• [Kaynak metin]
Projenin bugün onaylanması halinde gaz akışının en erken 2021 yılında gerçekleştirilebileceği öngörülmektedir. Projenin hayata geçirilmesiyle bölgede bir İsrail-Türkiye enerji koridoru oluşacaktır. Böylece İsrail gazını satacak Türkiye gibi bir pazar kazanacak, Türkiye de doğalgaz ithal ettiği ülke sayısını çeşitlendirerek enerji arz güvenliğini artırmış olacaktır. 

Türkiye mevcut altyapısı ile bölgedeki rezerv sahibi ülkelere Doğu Akdeniz’deki gazın Avrupa pazarına ihracatı için son derece elverişli bir ortam sunmaktadır. 
Bunun farkında olan İsrailli yetkililer bölgede Türkiye’nin yer almadığı bir denklem kurulması halinde bundan zararlı çıkacaklarını ifade etmektedirler.81 
Türkiye’nin dahil olacağı bir iş birliği her bakımdan daha avantajlı bir durum ortaya çıkaracaktır. 2018 yılında tamamlanması planlanan TANAP ve Türk Akım 
projeleri ile Türkiye doğalgaz ticaretinde bölgenin en uygun transfer rotası olabileceğini göstermektedir. Bu durumun İsrail-Türkiye arasında planlanan boru hattı inşa sürecini hızlandırması beklenmektedir. 

Türkiye gelişmiş ekonomisi, sahip olduğu mevcut boru hatları ve uygun altyapı hizmetleriyle İsrail gazının ihraç edilebileceği en güçlü adaydır. Ayrıca bölgedeki 
diğer ülkelere nazaran istikrarlı bir kalkınma süreci içinde olması Türkiye’yi daha avantajlı kılmaktadır. Leviathan gazının transferini sağlayacak diğer seçeneklerle birlikte ele alındığında Türkiye’nin hem daha uzun vadeli hem de daha karlı bir ortaklık vaat ettiği görülmektedir.

• [Veri kayıtları]

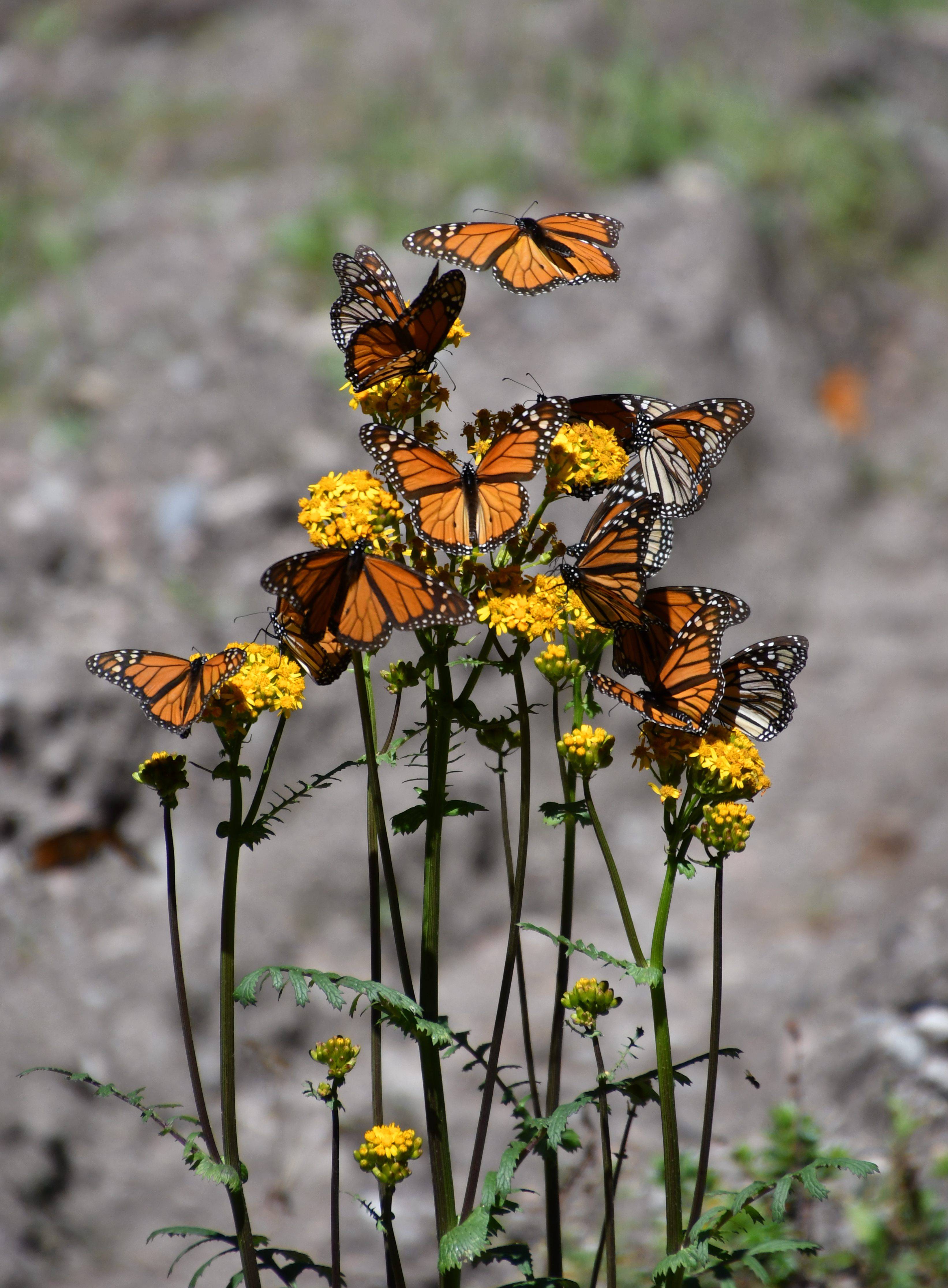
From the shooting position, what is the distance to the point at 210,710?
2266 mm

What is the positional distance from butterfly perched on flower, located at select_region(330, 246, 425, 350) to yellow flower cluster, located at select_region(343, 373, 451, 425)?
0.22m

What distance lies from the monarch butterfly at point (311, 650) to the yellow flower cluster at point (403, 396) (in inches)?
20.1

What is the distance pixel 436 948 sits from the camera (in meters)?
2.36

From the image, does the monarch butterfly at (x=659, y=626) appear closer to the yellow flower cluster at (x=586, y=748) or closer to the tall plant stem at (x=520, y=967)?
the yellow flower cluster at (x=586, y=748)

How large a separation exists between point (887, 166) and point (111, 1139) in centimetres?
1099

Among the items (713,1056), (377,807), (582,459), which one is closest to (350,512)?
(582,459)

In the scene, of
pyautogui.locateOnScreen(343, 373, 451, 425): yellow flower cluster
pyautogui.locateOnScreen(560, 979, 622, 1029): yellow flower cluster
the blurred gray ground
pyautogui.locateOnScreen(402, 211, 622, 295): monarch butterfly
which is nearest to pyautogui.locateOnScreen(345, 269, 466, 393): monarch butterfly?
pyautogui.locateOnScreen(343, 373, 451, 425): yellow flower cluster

• [Alıştırma] İsrail-Türkiye doğalgaz boru hattıyla ilgili metni kaldığı yerden sürdürün. Bu veriler başka bir kaynaktan alınmıştır.

• [Alıştırmanın sonucu]
İsrail doğalgazının Avrupa pazarına transfer edilmesinde hem maliyet hem de güvenilirlik açısından en uygun güzergahın Türkiye olduğu açık bir şekilde 
ortadadır. Mavi Marmara olayı sonrasında olumsuz seyir izleyen İsrail-Türkiye ilişkileri Tel Aviv tarafından gelen özür açıklamaları ile olumlu bir hava 
kazanmış, enerji odaklı görüşmeler çerçevesinde ikili temaslar artmıştır.82 Bu bağlamda son dönemlerde İsrail ve Türkiye arasında gerçekleştirilen diplomatik 
görüşmeler de iki ülkenin anlaşma yoluna girdiği izlenimlerini vermektedir. 

İsrailli yetkililer sahip oldukları doğalgazı Türkiye’ye ve Türkiye üzerinden de Avrupa’ya iletmek istediklerini açık bir şekilde ifade ederken bu transferi gerçekleştirecek her türlü çalışmayı başlatmaya hazır olduklarını da belirtmektedirler. 

Söz konusu doğalgaz projesinin hayata geçirilmesi ile iki ülke arasındaki enerji iş birliğinin artması beklenmektedir.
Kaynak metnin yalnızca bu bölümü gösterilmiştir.